Learning to take pride 162
What can be done to cure the sad condition we describe in the post below?
One way is to teach our children history – especially the history of America. Bill Bennett is taking active steps to do this. He writes:
How can we expect the next generation of Americans to protect and defend the country’s legacy if they do not know their own history? Alexis de Tocqueville once wrote, “When the past no longer illuminates the future, the spirit walks in darkness.” Our country’s very freedom and future hinges on education. How can we ask our children to fight, and perhaps die, for a country they do not know?
America’s love for history has always been self-propelled. Long before the ivory towers of pedagogy there were the log cabins of self-education. Men like Abraham Lincoln were voracious readers, often going to great lengths to get their hands on, and minds around, the classics. Education wasn’t limited to five days a week, seven hours a day and nine months out of the year; it was an on-going process with children often spending their few spare hours of the day reading under candlelight.
Today, our textbooks are more intent on political correctness, dulled-down event reporting and universal appeal. The dramatic and realistic story of America is mostly absent in the study of American history. Text authors, publishers and higher education experts have desiccated the rich drama and conflicts of history and replaced them with dry narratives that read more like recipe books and less like thrilling, page-turning novels.
My goal, along with a group of award-winning teachers, is to reverse this precarious trend and reshape the future of history education in America. Known as Team HOPE (History Opens Eyes), we have begun incorporating “America: The Last Best Hope” and other curriculum materials into a comprehensive and compelling narrative about our country. “Last Best Hope” does not look or read like any other textbook. It is the story of a people inextricably linked by the common threads of freedom and virtue, a story of men and women who rallied a great people behind them throughout the course of our nation’s history. In “Last Best Hope,” history is more than rote memorization or tedious facts; it is drama, romance, comedy, mystery, action, tragedy and triumph. I believe in the “warts and all” version of American history—not “warts, and that’s all.” And because of this, our project has been positively reviewed by scholars from all ideological perspectives.
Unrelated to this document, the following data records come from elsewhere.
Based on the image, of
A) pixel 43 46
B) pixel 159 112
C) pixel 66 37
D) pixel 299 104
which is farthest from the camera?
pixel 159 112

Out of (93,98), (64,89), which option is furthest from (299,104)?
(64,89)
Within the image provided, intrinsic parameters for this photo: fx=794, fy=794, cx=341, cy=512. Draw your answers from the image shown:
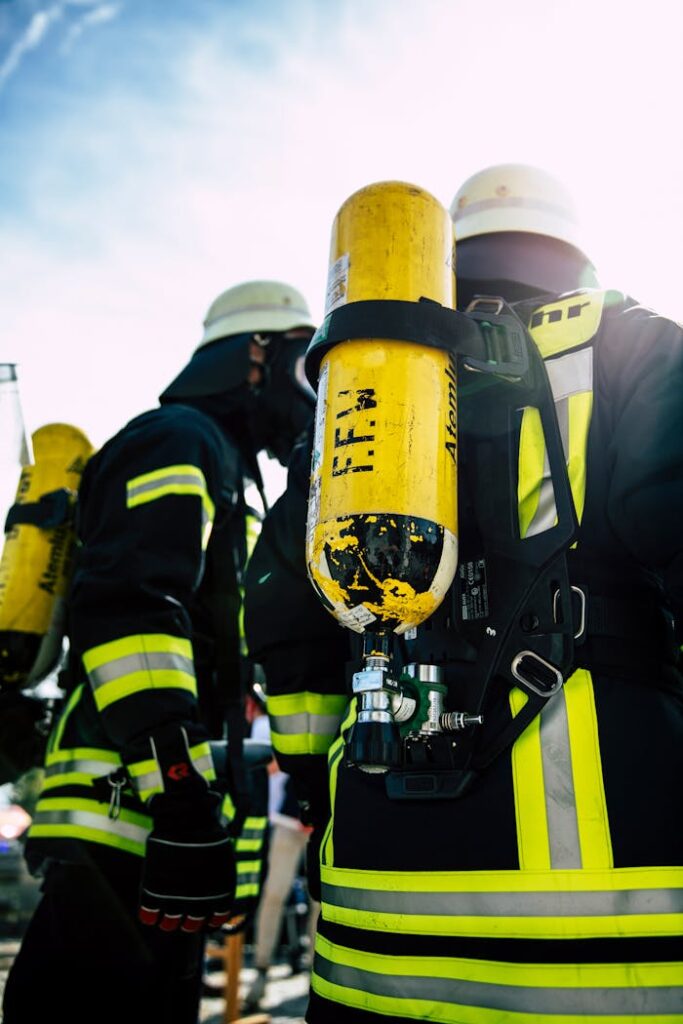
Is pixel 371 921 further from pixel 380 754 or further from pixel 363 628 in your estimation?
pixel 363 628

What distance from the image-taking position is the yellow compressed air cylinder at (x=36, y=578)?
304 cm

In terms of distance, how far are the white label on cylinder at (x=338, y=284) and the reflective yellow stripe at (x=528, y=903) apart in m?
1.03

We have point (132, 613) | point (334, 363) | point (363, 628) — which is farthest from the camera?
point (132, 613)

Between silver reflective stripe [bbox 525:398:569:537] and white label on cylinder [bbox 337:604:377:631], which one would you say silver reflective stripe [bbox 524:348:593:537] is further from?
white label on cylinder [bbox 337:604:377:631]

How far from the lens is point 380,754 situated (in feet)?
4.02

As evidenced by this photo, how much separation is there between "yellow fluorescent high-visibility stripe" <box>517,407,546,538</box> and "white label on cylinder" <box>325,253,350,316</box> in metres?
0.42

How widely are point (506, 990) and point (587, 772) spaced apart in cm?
34

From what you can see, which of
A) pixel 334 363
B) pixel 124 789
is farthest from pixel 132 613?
pixel 334 363

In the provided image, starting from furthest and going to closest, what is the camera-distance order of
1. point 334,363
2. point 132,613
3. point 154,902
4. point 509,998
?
1. point 132,613
2. point 154,902
3. point 334,363
4. point 509,998

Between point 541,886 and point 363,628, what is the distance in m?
0.47

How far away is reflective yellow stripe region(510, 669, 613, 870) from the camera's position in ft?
3.98

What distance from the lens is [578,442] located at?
1471 millimetres

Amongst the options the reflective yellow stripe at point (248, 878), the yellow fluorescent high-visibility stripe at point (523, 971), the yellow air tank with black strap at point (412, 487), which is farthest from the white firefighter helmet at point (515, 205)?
the reflective yellow stripe at point (248, 878)

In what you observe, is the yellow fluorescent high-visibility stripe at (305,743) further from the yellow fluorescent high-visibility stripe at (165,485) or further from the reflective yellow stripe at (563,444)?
the yellow fluorescent high-visibility stripe at (165,485)
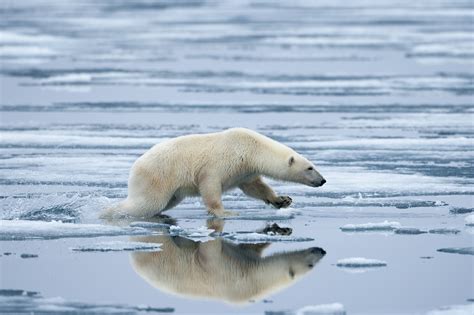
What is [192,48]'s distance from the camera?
2297 cm

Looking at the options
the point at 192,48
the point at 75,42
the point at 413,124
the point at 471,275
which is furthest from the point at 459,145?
the point at 75,42

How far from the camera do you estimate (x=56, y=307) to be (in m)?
5.59

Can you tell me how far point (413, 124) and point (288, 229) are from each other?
6005 mm

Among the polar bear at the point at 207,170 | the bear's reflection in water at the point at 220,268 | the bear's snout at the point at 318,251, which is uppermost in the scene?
the polar bear at the point at 207,170

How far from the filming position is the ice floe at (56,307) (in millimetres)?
5504

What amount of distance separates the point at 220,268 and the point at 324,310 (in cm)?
100

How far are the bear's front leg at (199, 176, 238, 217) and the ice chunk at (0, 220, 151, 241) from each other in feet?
2.09

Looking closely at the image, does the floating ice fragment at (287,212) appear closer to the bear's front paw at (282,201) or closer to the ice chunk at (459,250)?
the bear's front paw at (282,201)

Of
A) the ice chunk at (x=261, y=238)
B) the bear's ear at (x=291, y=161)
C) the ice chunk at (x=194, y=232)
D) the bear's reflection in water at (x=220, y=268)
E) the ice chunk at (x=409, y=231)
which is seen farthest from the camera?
the bear's ear at (x=291, y=161)

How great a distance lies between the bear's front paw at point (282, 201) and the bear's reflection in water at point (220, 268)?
1170mm

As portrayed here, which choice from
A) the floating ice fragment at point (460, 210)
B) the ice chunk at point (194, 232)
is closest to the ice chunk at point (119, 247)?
the ice chunk at point (194, 232)

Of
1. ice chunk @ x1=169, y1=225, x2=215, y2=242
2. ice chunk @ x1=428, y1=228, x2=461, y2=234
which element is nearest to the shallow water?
ice chunk @ x1=169, y1=225, x2=215, y2=242

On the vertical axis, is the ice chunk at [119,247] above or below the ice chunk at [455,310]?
above

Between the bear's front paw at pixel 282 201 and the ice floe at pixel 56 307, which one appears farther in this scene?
the bear's front paw at pixel 282 201
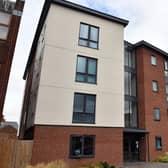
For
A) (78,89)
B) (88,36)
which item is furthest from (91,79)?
(88,36)

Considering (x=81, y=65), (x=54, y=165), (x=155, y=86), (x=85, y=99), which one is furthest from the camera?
(x=155, y=86)

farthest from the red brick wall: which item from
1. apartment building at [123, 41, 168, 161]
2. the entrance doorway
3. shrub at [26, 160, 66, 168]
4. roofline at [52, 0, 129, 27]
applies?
shrub at [26, 160, 66, 168]

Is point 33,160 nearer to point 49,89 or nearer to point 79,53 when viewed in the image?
point 49,89

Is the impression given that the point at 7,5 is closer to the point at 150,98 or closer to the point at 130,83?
the point at 130,83

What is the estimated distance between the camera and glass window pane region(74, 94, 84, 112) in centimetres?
1382

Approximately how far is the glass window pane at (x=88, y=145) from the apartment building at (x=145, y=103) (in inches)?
176

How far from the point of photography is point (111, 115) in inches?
583

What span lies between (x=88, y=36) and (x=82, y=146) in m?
8.78

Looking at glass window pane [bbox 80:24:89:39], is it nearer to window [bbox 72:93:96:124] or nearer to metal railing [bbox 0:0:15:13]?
window [bbox 72:93:96:124]

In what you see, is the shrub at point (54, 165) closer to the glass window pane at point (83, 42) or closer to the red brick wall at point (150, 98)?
the glass window pane at point (83, 42)

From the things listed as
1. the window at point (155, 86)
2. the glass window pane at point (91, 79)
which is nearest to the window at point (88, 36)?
the glass window pane at point (91, 79)

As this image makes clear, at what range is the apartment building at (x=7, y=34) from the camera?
10429 millimetres

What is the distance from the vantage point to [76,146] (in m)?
13.1

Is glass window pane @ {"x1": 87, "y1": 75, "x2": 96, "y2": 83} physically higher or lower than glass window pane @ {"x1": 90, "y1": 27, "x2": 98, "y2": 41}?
lower
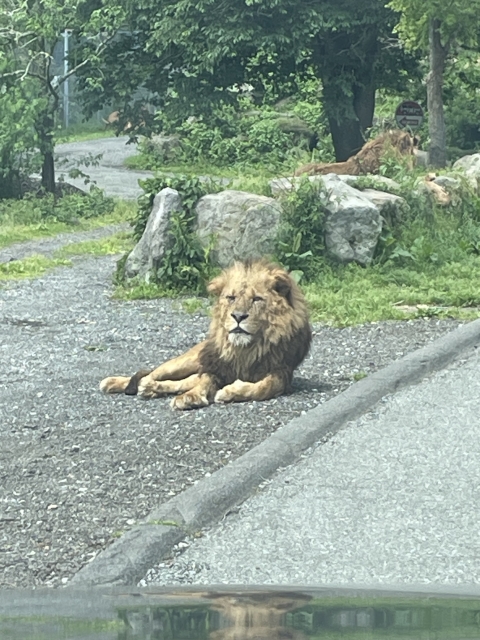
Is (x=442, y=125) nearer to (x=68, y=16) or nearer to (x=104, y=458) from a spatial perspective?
(x=68, y=16)

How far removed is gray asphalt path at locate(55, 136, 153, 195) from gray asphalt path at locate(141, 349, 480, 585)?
61.3ft

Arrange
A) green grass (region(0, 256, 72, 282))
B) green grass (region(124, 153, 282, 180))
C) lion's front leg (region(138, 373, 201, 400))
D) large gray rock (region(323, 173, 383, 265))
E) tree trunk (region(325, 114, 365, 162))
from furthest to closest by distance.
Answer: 1. green grass (region(124, 153, 282, 180))
2. tree trunk (region(325, 114, 365, 162))
3. green grass (region(0, 256, 72, 282))
4. large gray rock (region(323, 173, 383, 265))
5. lion's front leg (region(138, 373, 201, 400))

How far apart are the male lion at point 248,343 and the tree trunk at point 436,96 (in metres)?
19.3

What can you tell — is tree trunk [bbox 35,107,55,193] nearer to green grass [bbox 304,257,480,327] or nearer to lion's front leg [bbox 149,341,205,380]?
green grass [bbox 304,257,480,327]

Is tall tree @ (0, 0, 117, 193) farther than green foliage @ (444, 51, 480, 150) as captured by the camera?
No

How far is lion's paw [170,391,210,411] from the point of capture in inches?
326

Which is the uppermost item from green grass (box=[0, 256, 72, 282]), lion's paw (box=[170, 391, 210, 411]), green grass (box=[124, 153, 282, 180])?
lion's paw (box=[170, 391, 210, 411])

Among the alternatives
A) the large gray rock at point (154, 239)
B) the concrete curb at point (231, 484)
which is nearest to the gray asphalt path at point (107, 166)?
the large gray rock at point (154, 239)

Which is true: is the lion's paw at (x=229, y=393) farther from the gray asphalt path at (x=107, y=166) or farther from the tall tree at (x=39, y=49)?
the gray asphalt path at (x=107, y=166)

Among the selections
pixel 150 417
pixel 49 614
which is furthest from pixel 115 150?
pixel 49 614

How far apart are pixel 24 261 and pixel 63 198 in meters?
6.86

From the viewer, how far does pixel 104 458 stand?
23.2ft

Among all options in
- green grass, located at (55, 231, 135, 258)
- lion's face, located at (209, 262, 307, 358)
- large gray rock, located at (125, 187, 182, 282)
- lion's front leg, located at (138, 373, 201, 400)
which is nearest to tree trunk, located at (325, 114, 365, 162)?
green grass, located at (55, 231, 135, 258)

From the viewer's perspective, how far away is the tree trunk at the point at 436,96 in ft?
89.2
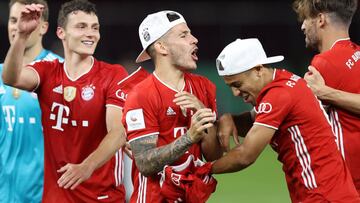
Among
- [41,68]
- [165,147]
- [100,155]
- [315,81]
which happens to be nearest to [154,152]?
[165,147]

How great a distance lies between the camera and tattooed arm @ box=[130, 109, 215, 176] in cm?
582

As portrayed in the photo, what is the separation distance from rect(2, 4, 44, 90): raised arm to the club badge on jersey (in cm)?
27

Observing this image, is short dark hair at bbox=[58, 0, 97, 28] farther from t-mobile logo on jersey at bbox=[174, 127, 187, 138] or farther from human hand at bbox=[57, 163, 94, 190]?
t-mobile logo on jersey at bbox=[174, 127, 187, 138]

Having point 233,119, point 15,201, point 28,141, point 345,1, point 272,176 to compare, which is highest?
point 345,1

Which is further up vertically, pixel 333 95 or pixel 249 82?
pixel 249 82

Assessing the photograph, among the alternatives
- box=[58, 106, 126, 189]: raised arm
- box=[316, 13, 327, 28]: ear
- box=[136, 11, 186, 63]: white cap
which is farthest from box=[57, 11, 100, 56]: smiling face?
box=[316, 13, 327, 28]: ear

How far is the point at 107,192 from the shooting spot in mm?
7648

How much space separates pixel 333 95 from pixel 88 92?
214cm

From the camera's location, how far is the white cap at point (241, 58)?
6.17 meters

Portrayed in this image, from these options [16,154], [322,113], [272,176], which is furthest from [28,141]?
[272,176]

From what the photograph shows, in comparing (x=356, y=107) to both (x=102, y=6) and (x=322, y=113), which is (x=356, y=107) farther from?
(x=102, y=6)

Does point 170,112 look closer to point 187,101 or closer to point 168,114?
point 168,114

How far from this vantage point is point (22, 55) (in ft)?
22.4

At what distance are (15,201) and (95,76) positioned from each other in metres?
1.38
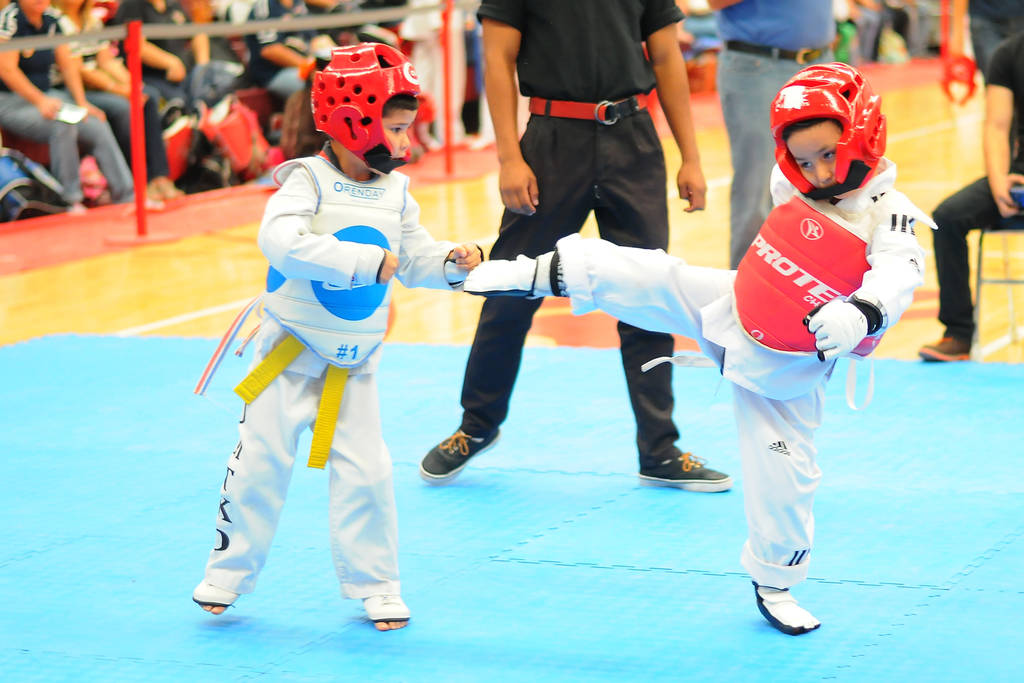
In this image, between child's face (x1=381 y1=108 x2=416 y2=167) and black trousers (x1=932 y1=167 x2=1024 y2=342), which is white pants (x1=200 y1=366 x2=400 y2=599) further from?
black trousers (x1=932 y1=167 x2=1024 y2=342)

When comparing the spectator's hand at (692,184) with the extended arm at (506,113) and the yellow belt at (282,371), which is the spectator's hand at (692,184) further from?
the yellow belt at (282,371)

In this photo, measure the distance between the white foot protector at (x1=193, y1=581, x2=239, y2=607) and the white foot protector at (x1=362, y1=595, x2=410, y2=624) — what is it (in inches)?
12.5

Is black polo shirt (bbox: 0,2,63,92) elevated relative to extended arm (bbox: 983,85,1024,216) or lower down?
lower down

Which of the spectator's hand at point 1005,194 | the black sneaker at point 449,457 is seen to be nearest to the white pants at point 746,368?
the black sneaker at point 449,457

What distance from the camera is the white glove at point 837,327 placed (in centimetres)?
282

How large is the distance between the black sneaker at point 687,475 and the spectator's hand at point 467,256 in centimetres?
128

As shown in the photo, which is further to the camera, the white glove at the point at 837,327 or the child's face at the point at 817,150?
the child's face at the point at 817,150

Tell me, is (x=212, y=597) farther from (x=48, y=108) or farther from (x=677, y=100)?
(x=48, y=108)

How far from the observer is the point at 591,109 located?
13.9ft

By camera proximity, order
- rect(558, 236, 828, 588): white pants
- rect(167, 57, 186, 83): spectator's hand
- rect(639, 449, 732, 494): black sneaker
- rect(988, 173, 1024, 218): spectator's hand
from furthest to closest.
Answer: rect(167, 57, 186, 83): spectator's hand → rect(988, 173, 1024, 218): spectator's hand → rect(639, 449, 732, 494): black sneaker → rect(558, 236, 828, 588): white pants

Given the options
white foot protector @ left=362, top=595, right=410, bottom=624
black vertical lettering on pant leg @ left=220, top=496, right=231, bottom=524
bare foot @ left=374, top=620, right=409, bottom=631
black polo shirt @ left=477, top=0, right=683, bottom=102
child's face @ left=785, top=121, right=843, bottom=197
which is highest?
child's face @ left=785, top=121, right=843, bottom=197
This revolution we are commencing is not limited to classrooms or textbooks. Remember parents: You are a child’s first and most important teacher and the single-most effective Department of Education. President Ronald Reagan said, “Let me offer lesson No. 1 about America: All great change in America begins at the dinner table.” As our children return to school this fall, let us actively engage and encourage their interest in history—from the dinner tables to the classrooms.
If we are to restore America’s love for its rich and great history, we must begin by telling the truth, not in a prosaic, tiresome fashion, but in a captivating and memorable way. Our story is one of great suffering and great triumph; it is what Abraham Lincoln called “the last best hope of earth.”